Fitch rated the global GDP recovered more quickly than expected in third quarter (3Q) of 2020, but renewed nationwide lockdowns will prompt fresh declines in activity in Europe in 4Q 2020 - Photo: Special

JAKARTA (TheInsiderStories) – The global economy is closer to the damage after the United States (US) President Donald Trump revved up his global trade war on Monday (12/02), announcing tariffs on industrial metals from Brazil and Argentina while threatening even harsher penalties on dozens of popular French products.

The administration said the moves were necessary because US trading partners were acting unfairly to disadvantage both the country’s traditional economic pillars. The tariff and its ongoing trade war with China, however, will bring the global economy moved from the ideal and preferable scenarios towards the worst and darkest.

Major finance agency on its latest forecast said growth is set to fall to its slowest rate since the financial crisis this year, as it warned that the self-inflicted wounds of the US – China’s trade war had created a precarious economic situation.

While the trade war with China continues, Trump on Monday tweets, said he was ordering new tariffs on steel and aluminum from Brazil and Argentina to counter what he called a “massive devaluation of their currencies” at the expense of American farmers. The unexpected announcement upends the Latin American countries’ 2018 agreement with Trump to accept quotas on their shipments to the US instead of the import taxes.

Hours later, Robert E. Lighthizer, the president’s chief trade negotiator, released the results of a five-month investigation that concluded a French digital services tax discriminated against American Internet companies and should be met with tariffs of up to 100 percent on US$2.4 billion in products such as cheese, yogurt, sparkling wine, and makeup.

The proposal, which awaits a presidential decision, threatens to intensify simmering transatlantic trade friction, coming with Trump already accusing European carmakers of enjoying government protection from American competition.

“The French tax discriminates against US companies, is inconsistent with prevailing principles of international tax policy, and is unusually burdensome for affected US companies,” Lighthizer said in a statement.

Monday’s protectionist flurry came as the president’s “America First” trade policy remains bogged down at the negotiating table and on Capitol Hill less than a year before the 2020 presidential election.

The fallout from the president’s renewed embrace of tariffs could cloud prospects for future or ongoing talks with countries in Asia and Europe.
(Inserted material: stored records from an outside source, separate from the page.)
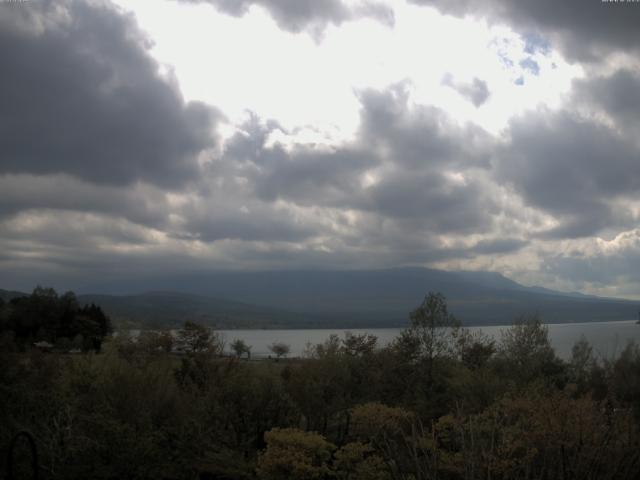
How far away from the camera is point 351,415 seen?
1820 cm

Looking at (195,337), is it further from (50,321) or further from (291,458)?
(50,321)

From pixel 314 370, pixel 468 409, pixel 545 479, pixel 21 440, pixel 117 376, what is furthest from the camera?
pixel 314 370

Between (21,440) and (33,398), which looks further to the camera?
(33,398)

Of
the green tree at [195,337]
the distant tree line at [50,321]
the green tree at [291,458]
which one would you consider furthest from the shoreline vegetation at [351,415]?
the distant tree line at [50,321]

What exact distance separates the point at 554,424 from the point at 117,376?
41.2 ft

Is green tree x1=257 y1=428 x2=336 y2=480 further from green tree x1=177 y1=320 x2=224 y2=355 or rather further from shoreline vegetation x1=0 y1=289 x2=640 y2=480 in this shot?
green tree x1=177 y1=320 x2=224 y2=355

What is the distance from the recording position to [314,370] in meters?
22.1

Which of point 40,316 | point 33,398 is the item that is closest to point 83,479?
point 33,398

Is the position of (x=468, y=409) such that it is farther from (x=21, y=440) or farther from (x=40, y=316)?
(x=40, y=316)

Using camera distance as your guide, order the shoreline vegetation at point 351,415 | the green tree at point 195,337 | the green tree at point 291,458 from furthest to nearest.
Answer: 1. the green tree at point 195,337
2. the green tree at point 291,458
3. the shoreline vegetation at point 351,415

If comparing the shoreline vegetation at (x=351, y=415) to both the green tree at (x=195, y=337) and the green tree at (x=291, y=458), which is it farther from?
the green tree at (x=195, y=337)

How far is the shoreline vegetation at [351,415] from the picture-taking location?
10.9 metres

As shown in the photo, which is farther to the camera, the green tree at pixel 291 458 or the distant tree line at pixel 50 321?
the distant tree line at pixel 50 321

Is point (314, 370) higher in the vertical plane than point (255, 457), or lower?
higher
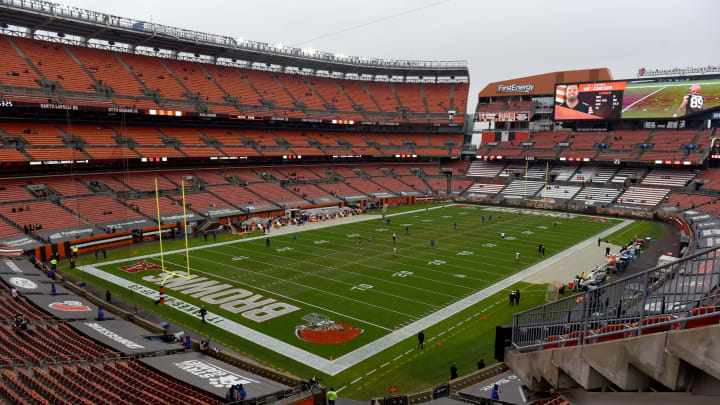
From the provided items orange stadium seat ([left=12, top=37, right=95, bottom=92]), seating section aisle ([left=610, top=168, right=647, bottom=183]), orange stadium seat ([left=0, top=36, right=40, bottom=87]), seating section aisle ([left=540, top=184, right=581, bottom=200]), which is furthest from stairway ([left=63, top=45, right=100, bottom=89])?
seating section aisle ([left=610, top=168, right=647, bottom=183])

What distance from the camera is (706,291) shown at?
5004 millimetres

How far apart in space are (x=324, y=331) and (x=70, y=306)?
11.2 m

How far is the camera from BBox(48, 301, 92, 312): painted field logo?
1831 cm

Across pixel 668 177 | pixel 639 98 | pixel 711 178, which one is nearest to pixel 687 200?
pixel 711 178

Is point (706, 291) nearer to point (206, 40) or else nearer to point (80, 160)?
point (80, 160)

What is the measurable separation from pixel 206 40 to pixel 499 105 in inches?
2030

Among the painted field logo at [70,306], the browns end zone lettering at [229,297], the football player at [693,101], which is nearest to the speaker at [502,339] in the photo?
the browns end zone lettering at [229,297]

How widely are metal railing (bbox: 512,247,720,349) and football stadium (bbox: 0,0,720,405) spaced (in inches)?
1.7

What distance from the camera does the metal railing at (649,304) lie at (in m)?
4.90

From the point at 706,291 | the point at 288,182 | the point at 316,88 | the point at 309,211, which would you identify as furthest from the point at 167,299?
the point at 316,88

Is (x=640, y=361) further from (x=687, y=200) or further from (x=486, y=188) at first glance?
(x=486, y=188)

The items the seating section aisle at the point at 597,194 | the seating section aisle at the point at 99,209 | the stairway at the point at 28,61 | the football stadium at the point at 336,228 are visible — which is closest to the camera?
the football stadium at the point at 336,228

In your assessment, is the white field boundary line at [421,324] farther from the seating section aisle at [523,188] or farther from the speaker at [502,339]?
the seating section aisle at [523,188]

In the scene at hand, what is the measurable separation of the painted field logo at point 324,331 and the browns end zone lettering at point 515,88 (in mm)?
70373
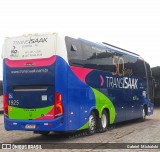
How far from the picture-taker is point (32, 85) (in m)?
13.9

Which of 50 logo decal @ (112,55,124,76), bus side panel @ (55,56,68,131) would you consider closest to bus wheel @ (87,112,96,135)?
bus side panel @ (55,56,68,131)

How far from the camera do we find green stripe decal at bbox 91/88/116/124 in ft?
53.1

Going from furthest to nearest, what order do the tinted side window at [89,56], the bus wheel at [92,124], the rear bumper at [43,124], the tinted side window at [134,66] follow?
1. the tinted side window at [134,66]
2. the bus wheel at [92,124]
3. the tinted side window at [89,56]
4. the rear bumper at [43,124]

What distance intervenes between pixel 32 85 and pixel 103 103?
404cm

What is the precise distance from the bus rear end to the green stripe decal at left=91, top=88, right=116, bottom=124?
9.01 ft

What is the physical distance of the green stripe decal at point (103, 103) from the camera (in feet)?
53.1

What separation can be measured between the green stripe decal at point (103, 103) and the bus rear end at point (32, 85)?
2.75 m

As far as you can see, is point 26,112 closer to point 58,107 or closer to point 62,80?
point 58,107

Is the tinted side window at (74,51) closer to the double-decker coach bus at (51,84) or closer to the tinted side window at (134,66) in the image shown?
the double-decker coach bus at (51,84)

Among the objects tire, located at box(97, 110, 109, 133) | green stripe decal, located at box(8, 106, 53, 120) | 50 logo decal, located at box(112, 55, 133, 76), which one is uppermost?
50 logo decal, located at box(112, 55, 133, 76)

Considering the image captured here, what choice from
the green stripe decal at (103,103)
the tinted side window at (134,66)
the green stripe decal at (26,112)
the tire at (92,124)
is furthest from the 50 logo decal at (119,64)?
the green stripe decal at (26,112)

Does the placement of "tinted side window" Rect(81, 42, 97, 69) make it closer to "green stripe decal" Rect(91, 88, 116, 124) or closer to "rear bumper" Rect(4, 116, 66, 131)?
"green stripe decal" Rect(91, 88, 116, 124)

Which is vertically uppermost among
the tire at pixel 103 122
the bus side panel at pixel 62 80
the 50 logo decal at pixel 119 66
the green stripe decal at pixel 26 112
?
the 50 logo decal at pixel 119 66

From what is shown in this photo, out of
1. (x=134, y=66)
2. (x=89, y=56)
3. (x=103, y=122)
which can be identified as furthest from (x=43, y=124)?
(x=134, y=66)
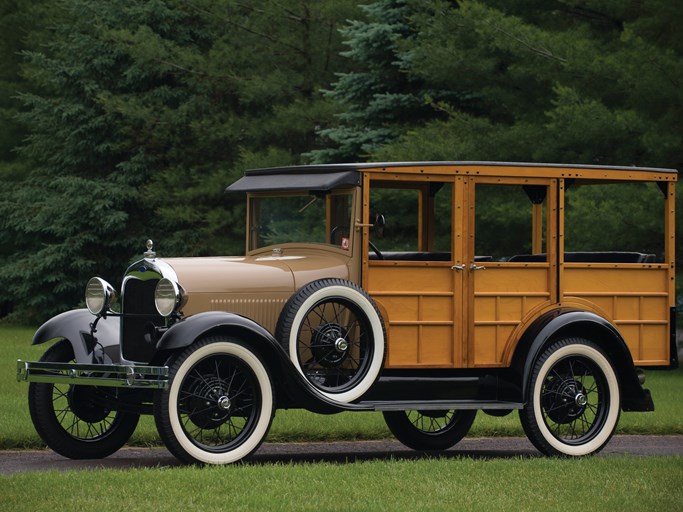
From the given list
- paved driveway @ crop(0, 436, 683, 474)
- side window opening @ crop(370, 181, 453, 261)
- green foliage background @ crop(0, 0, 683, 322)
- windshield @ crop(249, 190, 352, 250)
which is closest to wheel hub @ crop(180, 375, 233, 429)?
paved driveway @ crop(0, 436, 683, 474)

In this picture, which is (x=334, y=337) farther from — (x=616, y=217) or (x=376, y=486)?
(x=616, y=217)

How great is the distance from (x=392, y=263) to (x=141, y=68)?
81.6ft

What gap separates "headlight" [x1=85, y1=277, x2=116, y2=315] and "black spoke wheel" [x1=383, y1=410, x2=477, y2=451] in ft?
8.54

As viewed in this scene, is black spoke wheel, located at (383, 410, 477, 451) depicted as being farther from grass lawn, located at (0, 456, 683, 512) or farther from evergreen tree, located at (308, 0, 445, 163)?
evergreen tree, located at (308, 0, 445, 163)

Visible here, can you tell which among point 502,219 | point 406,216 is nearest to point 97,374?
point 502,219

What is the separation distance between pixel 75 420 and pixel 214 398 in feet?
5.96

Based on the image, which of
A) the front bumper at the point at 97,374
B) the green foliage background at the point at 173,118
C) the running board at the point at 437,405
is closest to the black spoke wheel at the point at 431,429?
the running board at the point at 437,405

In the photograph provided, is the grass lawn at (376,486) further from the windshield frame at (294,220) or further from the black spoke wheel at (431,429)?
the windshield frame at (294,220)

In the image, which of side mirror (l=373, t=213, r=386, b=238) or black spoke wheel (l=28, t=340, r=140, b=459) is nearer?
side mirror (l=373, t=213, r=386, b=238)

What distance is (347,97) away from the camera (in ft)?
88.6

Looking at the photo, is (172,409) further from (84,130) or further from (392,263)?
(84,130)

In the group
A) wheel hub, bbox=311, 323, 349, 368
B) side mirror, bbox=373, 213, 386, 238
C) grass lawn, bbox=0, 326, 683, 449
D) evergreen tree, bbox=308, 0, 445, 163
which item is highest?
evergreen tree, bbox=308, 0, 445, 163

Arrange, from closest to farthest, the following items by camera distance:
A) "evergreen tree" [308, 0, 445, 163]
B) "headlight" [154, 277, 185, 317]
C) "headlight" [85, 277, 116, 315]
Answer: "headlight" [154, 277, 185, 317] → "headlight" [85, 277, 116, 315] → "evergreen tree" [308, 0, 445, 163]

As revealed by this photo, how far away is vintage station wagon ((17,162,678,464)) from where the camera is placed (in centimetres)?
949
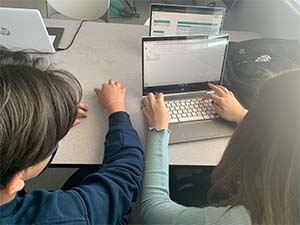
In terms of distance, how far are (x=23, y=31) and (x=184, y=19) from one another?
1.87 ft

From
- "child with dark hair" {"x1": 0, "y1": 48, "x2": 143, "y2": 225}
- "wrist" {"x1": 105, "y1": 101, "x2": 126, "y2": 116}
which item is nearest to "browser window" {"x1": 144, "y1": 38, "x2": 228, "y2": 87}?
"wrist" {"x1": 105, "y1": 101, "x2": 126, "y2": 116}

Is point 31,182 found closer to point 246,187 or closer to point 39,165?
point 39,165

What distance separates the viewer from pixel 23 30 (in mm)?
1204

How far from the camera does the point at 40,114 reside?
0.60 meters

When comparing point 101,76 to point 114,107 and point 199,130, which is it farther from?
point 199,130

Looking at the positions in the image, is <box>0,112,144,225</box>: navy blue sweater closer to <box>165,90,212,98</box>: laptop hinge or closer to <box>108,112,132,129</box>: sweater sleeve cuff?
<box>108,112,132,129</box>: sweater sleeve cuff

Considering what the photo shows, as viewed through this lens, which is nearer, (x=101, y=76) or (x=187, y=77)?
(x=187, y=77)

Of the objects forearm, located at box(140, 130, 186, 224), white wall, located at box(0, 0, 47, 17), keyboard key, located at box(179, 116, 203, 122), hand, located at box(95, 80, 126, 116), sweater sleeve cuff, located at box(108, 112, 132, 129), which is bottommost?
forearm, located at box(140, 130, 186, 224)

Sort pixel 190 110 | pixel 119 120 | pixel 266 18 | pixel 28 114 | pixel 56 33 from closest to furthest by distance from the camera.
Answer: pixel 28 114, pixel 119 120, pixel 190 110, pixel 56 33, pixel 266 18

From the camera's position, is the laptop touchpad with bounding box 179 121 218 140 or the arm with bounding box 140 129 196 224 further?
the laptop touchpad with bounding box 179 121 218 140

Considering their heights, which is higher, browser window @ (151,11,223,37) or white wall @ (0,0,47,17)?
browser window @ (151,11,223,37)

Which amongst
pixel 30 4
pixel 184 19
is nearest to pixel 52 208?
pixel 184 19

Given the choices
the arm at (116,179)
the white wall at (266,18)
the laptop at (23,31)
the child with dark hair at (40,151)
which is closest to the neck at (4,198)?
the child with dark hair at (40,151)

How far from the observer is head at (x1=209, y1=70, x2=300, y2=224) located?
602 millimetres
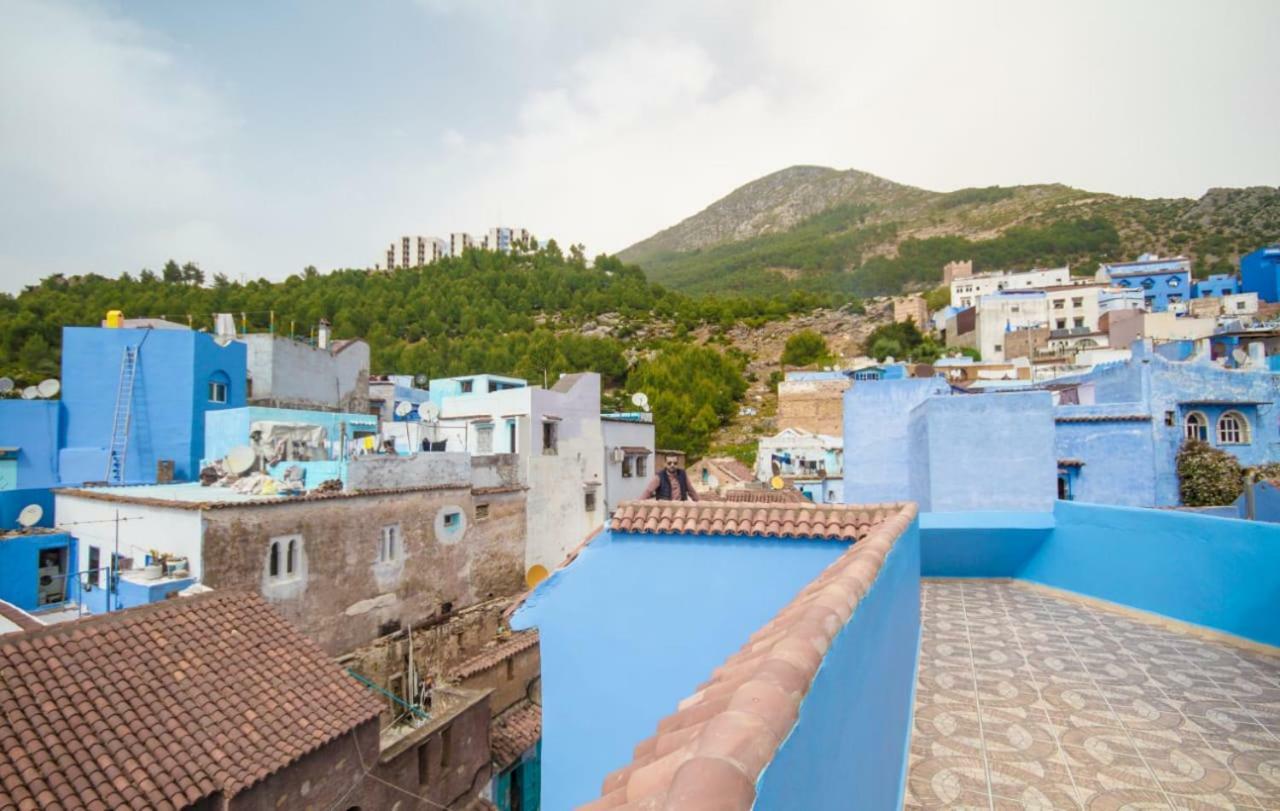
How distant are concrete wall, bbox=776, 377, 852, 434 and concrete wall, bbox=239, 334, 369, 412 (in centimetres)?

The administration’s action against France may be designed to create leverage for just such a negotiation. At issue is a 3 percent tax France introduced last year, which the administration says would unfairly target America’s digital economy icons.

Administration officials worry that the French tax could set a precedent for other countries. Lighthizer said he may open investigations into similar taxes in Austria, Italy, and Turkey.

“The whole point of it is to start a negotiation,” said Reinsch, a former Commerce Department official. “Because imposing a penalty doesn’t solve the problem.”

It’s not clear what “rules,” the president thinks Brazil or Argentina has violated. Brazil’s economy over the past year has barely grown, advancing at an annual rate of just 0.2 percent. The Brazilian central bank has cut interest rates three times since August in a bid to jump-start growth. As a consequence, the Brazilian currency, the real, has fallen about 8 percent this year against the dollar.

Argentina, meanwhile, is mired in a financial crisis that has left its economy smaller today than it was four years ago and resulted in a humiliating rescue by the International Monetary Fund (IMF). As investors fled, the currency this year lost 37 percent of its value. The Argentine central bank has raised its main interest rate to 63 percent in a bid to halt the decline.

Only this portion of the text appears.